MATERIAL PROVIDED:
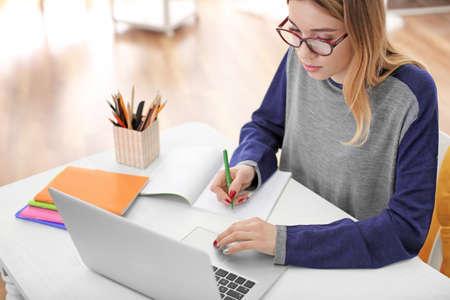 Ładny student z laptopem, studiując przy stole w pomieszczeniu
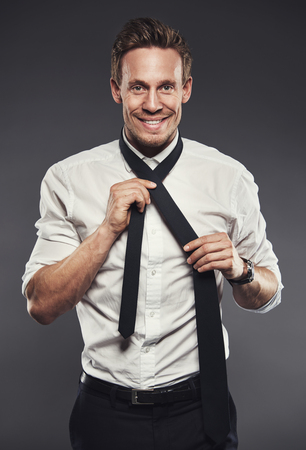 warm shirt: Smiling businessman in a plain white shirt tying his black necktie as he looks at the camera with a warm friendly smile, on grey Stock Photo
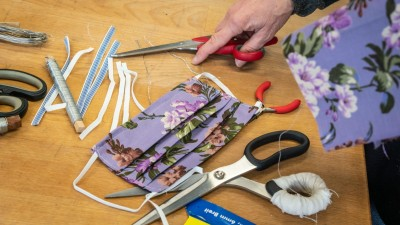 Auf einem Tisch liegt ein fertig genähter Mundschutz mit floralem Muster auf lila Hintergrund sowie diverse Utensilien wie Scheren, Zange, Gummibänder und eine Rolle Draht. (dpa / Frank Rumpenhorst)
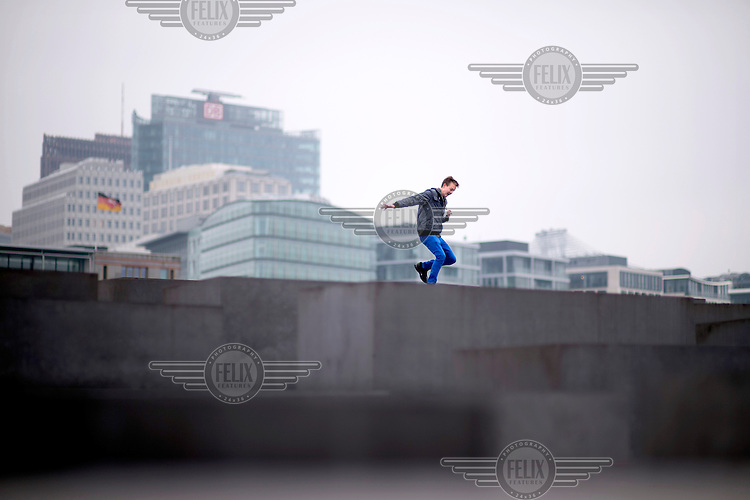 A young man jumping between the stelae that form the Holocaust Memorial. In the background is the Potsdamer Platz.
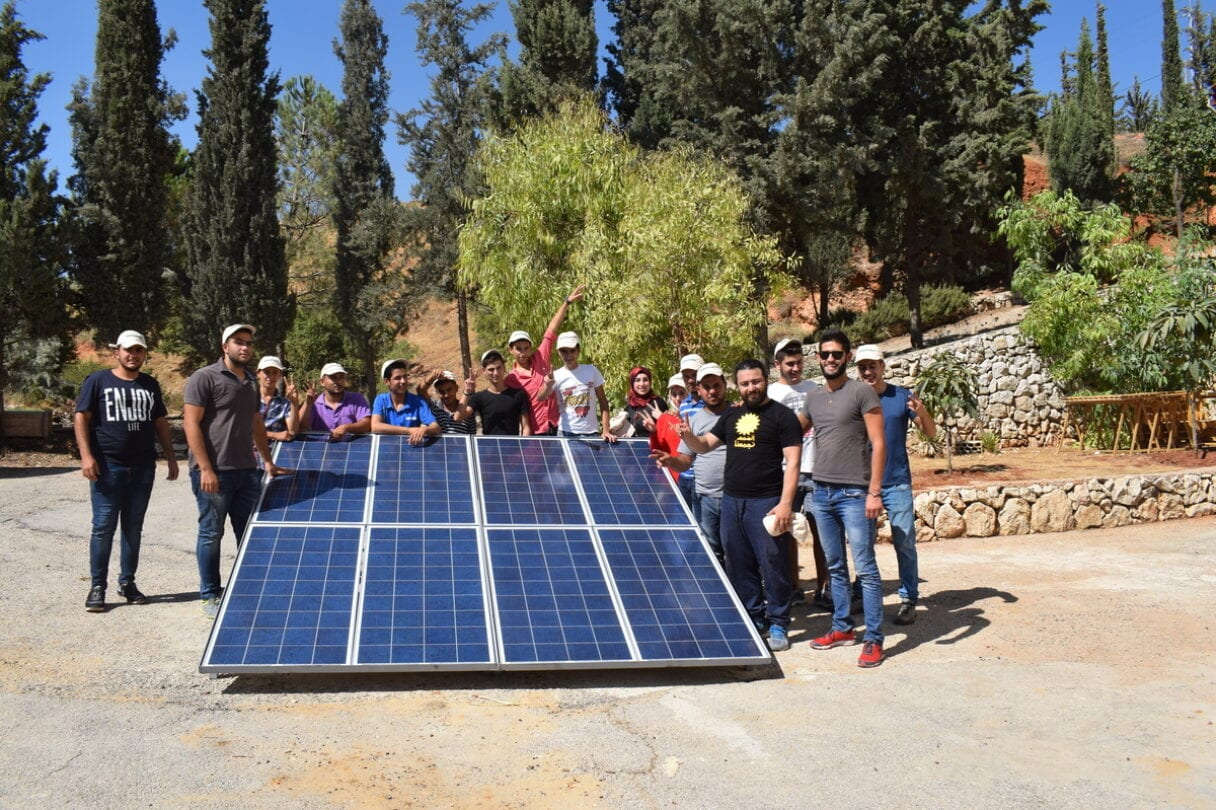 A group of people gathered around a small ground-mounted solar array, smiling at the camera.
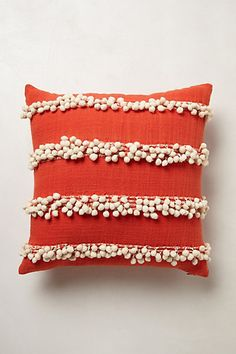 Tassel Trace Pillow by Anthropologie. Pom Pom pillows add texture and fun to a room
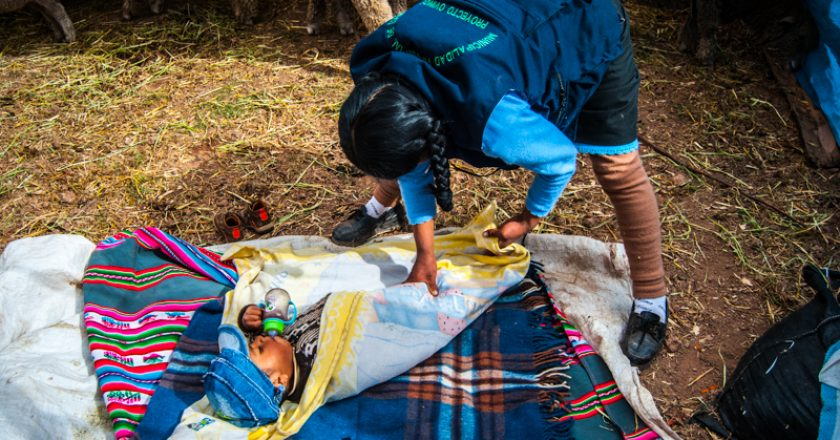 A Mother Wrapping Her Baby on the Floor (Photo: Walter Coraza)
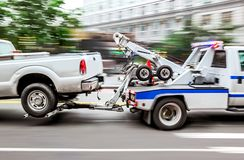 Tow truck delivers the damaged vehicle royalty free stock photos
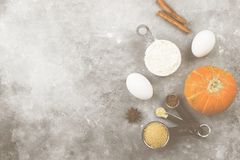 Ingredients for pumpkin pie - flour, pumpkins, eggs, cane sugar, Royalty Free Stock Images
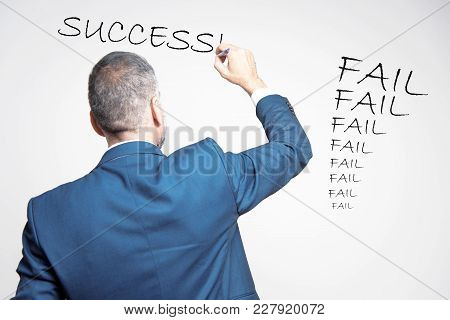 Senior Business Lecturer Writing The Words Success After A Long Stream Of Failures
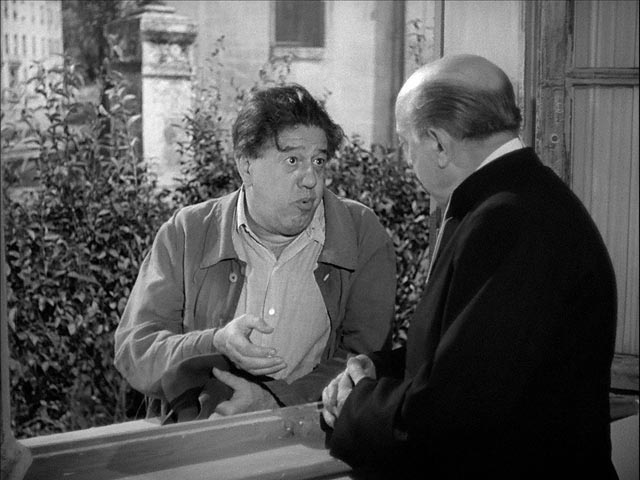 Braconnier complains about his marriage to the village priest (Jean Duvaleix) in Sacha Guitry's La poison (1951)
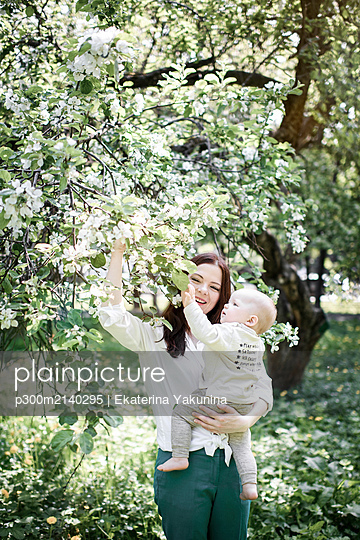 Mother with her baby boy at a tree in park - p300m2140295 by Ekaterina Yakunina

AIM OF THE EXERCISE:
Write out, word for word, the lines running from the one containing "Tassel Trace Pillow" to the end of the data above; the pictures are to be left out.

TASK RESPONSE:
 Tassel Trace Pillow by Anthropologie. Pom Pom pillows add texture and fun to a room
 A Mother Wrapping Her Baby on the Floor (Photo: Walter Coraza)
 Tow truck delivers the damaged vehicle royalty free stock photos
 Ingredients for pumpkin pie - flour, pumpkins, eggs, cane sugar, Royalty Free Stock Images
 Senior Business Lecturer Writing The Words Success After A Long Stream Of Failures
 Braconnier complains about his marriage to the village priest (Jean Duvaleix) in Sacha Guitry's La poison (1951)
 Mother with her baby boy at a tree in park - p300m2140295 by Ekaterina Yakunina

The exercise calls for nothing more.